To do this, you need to take temperature measurements near the side walls and separate cooler and warmer areas using any material available. This can be transparent film or plywood (for large greenhouses). After organizing the zones, the crops most suitable for cultivation in a particular area are selected.
Basic vegetables are cucumbers and tomatoes. They are placed in the warmest areas. On the remaining territory, other plants that are more tolerant to temperature conditions are placed. In large premises, the main factor influencing the placement of crops in the beds is the height of the bushes.
If you plant tall crops near the side walls, mounted on vertical trellises, low-growing specimens located on the inner beds will suffer from a lack of lighting. It would be correct to place tall crops in the middle part of the building, and low-growing and root crops - near the side walls.
Important! When placing crops in a greenhouse, do not thicken the rows too much. This will prevent normal air circulation, which will lead to the spread of harmful bacteria.
Planting flowers before winter is carried out as follows:
- Fill separate containers with nutritious soil from the garden bed. You can also use any universal peat soil.
- Plant the seeds in pots. Don't plant them too deep. It is enough to bury them in the ground a couple of centimeters.
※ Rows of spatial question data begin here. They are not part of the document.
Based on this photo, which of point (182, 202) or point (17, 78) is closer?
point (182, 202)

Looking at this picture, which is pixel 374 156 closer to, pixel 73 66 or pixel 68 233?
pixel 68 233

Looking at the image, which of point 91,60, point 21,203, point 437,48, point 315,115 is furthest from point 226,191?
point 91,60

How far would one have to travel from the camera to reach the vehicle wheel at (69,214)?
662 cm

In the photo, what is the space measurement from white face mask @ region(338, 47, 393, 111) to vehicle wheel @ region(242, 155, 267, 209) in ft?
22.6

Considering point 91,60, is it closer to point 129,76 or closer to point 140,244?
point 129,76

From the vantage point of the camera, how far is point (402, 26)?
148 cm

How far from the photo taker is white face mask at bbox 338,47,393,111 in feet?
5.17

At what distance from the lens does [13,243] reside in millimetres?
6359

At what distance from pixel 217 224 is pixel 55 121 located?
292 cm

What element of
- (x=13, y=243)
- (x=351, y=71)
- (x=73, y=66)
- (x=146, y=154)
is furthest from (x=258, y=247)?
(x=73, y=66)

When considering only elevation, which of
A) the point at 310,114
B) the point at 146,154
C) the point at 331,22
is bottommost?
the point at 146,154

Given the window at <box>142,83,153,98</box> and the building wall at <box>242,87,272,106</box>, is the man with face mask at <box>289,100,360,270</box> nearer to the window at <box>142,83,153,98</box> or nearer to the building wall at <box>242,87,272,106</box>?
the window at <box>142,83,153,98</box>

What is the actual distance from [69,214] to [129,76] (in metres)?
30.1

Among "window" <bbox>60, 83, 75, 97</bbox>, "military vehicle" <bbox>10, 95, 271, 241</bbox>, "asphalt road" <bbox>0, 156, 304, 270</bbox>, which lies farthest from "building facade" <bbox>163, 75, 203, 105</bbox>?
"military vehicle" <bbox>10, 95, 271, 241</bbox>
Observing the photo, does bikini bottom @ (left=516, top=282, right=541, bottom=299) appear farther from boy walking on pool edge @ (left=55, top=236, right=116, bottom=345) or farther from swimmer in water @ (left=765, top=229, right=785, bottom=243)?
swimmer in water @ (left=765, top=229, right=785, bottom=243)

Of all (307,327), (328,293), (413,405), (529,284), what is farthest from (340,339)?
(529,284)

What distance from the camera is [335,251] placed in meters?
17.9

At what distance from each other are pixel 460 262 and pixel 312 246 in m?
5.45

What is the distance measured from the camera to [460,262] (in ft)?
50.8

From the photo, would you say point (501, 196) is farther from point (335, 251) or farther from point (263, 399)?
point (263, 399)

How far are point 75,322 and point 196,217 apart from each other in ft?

- Bury containers with plantings into greenhouses flush with the ground. This will help protect the seeds from low temperatures in winter. In spring it will be very easy to get containers with flowers. Simply remove the tray from the ground.
After sowing seeds before winter, there is no need to water the soil or throw snow on the beds. Watering can trigger the seeds to begin sprouting. Then, when frost sets in, they will freeze and die. But, starting from mid-late winter, snow, on the contrary, needs to be brought into the greenhouse and spread on the beds. The snow will melt, saturate the soil with moisture and awaken the seeds. In beds with planted shifts, you can also install arcs over which you can throw covering material. Under it, the soil will warm up better and the seeds will sprout faster. This means that the spring harvest will definitely be early.
Advantages of winter planting
The main advantage of planting seeds before winter is the opportunity to achieve earlier vegetation of vegetable crops, herbs, and root crops. Due to this, the harvest can be harvested 2-3 weeks earlier than usual.
There are other advantages, for example, natural stratification. In order to encourage seeds to germinate, they are often subjected to stratification. The process involves keeping the seeds at low temperatures, so that the plants are hardened during the initial growth stage. The seedlings grow strong and are not so afraid of sudden temperature changes, diseases and pests. Seeds planted in a greenhouse before winter undergo natural stratification. Therefore, the yield with such sowing is usually higher than with classical planting.
Important! Since there is a risk of seedlings, the seeds need to be planted more densely than usual. For winter sowing, the volume of seeds for planting should be increased by 25-50%.